### WHAT NEEDS TO BE DONE
The expected answer is the set of lines in the data below between the line holding "detections for frame 1" and the line holding "genus: Ursus", inclusive, written out exactly.

### INFORMATION SUPPLIED
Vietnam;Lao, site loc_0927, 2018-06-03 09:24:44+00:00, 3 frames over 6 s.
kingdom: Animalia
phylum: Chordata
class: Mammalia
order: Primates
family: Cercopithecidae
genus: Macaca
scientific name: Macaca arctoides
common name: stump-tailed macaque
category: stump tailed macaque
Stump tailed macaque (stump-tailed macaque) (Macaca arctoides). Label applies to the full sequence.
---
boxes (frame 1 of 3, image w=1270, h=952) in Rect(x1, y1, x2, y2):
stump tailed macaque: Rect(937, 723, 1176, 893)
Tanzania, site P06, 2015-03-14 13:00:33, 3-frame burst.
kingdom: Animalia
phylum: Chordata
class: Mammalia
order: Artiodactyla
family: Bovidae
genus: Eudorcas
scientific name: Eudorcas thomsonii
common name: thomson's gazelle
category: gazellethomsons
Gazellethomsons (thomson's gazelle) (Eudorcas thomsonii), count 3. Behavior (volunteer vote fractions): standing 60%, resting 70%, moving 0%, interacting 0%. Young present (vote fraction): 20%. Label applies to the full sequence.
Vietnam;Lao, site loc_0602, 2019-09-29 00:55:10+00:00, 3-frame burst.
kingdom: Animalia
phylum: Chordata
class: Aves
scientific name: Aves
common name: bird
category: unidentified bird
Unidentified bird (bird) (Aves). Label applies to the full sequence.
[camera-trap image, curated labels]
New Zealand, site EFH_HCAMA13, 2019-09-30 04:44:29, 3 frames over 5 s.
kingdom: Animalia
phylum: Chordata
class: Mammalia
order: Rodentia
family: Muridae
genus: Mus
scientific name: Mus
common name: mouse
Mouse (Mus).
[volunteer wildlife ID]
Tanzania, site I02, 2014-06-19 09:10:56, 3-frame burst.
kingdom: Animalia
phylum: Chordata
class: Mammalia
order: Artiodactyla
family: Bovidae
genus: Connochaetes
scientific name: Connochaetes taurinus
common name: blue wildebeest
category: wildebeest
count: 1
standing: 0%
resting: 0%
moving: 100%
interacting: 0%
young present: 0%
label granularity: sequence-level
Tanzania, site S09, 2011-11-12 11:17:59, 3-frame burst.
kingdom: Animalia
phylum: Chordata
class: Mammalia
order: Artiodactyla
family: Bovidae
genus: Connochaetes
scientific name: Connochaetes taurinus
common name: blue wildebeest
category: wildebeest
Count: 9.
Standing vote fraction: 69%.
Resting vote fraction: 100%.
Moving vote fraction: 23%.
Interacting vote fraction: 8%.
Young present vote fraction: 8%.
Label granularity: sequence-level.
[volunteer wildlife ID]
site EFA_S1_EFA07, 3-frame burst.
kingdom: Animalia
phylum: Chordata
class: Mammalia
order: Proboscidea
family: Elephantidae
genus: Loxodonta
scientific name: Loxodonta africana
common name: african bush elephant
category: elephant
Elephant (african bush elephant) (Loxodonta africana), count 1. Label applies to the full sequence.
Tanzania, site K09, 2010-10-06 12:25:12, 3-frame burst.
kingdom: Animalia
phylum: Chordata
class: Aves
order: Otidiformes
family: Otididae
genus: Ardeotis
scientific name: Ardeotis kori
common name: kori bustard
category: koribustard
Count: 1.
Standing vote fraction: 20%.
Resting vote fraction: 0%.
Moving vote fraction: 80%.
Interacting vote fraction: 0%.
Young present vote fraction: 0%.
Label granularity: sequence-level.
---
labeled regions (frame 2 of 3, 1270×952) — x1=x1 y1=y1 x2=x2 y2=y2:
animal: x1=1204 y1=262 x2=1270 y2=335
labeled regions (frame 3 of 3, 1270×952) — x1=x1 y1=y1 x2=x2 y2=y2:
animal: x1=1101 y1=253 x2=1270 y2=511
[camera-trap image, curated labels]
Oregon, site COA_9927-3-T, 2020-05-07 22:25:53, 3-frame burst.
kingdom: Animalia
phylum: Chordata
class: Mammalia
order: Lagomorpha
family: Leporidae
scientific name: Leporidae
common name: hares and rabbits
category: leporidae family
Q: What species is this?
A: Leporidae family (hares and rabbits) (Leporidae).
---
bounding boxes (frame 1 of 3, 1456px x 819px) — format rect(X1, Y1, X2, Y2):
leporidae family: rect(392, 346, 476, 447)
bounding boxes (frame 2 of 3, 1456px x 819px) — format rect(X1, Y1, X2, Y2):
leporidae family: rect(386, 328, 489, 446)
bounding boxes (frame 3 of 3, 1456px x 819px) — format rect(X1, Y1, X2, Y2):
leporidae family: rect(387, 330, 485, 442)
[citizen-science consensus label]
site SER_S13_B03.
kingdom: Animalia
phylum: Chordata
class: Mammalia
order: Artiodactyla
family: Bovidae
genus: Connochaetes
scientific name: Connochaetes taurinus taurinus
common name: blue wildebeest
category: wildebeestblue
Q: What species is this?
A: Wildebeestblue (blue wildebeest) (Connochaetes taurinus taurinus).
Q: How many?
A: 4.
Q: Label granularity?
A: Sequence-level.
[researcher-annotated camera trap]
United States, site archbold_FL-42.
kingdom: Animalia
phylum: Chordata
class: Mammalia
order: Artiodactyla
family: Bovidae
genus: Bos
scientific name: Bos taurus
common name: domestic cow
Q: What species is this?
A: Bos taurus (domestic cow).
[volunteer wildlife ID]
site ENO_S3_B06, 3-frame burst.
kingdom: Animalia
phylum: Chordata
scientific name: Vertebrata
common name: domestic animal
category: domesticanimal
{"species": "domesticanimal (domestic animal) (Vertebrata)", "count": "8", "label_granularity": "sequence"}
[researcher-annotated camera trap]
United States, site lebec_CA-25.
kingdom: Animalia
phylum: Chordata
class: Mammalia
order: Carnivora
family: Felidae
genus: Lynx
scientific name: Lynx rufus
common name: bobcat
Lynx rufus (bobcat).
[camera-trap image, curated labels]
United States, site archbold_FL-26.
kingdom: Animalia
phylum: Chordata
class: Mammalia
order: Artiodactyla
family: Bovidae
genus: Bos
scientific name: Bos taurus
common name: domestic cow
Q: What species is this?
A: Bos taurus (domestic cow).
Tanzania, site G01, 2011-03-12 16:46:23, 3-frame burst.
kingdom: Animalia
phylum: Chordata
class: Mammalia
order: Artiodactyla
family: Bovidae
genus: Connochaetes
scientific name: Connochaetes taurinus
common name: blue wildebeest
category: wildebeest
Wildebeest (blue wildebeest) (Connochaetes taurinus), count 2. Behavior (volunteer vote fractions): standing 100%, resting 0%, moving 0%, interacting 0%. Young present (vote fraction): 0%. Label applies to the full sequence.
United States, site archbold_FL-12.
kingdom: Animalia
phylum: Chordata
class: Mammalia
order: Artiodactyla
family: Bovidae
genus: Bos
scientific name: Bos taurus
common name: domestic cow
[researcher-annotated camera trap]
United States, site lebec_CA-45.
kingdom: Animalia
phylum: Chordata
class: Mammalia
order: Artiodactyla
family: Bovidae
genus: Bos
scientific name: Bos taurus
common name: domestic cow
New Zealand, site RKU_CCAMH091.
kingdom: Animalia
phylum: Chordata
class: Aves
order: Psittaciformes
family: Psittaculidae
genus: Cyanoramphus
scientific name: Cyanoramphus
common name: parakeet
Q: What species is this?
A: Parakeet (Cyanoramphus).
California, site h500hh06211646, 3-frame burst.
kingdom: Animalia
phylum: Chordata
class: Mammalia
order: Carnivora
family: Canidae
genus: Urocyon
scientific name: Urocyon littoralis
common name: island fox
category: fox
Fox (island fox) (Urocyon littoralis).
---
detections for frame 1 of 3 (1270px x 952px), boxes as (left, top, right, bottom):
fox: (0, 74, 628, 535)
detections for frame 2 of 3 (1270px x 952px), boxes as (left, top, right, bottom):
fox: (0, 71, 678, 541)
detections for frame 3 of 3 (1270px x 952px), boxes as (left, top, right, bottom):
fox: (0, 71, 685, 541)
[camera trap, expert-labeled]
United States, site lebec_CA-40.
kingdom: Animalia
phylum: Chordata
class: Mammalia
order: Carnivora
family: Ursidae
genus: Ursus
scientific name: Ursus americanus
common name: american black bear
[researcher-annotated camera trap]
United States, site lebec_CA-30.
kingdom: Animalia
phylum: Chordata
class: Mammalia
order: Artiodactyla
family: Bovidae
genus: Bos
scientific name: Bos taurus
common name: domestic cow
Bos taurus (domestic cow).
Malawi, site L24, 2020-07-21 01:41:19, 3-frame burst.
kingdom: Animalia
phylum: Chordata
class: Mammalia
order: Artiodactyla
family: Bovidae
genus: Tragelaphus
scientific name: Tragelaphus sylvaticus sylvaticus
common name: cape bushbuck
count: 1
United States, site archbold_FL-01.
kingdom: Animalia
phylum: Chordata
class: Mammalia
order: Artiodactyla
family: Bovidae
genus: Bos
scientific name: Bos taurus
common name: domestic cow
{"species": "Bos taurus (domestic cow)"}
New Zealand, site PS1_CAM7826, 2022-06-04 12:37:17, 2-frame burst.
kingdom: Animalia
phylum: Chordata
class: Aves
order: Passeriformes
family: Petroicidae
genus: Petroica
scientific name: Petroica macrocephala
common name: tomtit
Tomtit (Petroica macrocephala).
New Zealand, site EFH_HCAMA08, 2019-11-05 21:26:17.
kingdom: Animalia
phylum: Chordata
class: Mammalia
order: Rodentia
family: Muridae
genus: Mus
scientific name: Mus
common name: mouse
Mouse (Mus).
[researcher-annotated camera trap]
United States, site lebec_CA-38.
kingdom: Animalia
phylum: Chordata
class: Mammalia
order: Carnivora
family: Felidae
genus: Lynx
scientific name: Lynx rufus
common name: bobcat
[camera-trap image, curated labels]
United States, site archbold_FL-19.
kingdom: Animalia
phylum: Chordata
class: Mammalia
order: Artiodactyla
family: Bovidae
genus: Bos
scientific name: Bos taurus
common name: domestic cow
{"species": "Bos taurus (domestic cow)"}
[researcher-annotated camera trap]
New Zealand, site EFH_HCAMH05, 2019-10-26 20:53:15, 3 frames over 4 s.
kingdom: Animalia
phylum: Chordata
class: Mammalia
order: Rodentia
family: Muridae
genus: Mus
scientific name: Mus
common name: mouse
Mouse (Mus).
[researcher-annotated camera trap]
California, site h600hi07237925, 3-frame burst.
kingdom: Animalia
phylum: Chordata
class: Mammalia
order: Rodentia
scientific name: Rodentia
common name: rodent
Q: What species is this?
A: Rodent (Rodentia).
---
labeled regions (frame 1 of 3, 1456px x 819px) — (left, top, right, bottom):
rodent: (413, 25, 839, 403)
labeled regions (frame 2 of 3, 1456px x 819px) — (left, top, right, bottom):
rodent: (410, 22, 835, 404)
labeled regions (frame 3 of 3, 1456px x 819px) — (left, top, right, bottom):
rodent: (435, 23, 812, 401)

### FINISHED EXERCISE
detections for frame 1 of 3 (1270px x 952px), boxes as (left, top, right, bottom):
fox: (0, 74, 628, 535)
detections for frame 2 of 3 (1270px x 952px), boxes as (left, top, right, bottom):
fox: (0, 71, 678, 541)
detections for frame 3 of 3 (1270px x 952px), boxes as (left, top, right, bottom):
fox: (0, 71, 685, 541)
[camera trap, expert-labeled]
United States, site lebec_CA-40.
kingdom: Animalia
phylum: Chordata
class: Mammalia
order: Carnivora
family: Ursidae
genus: Ursus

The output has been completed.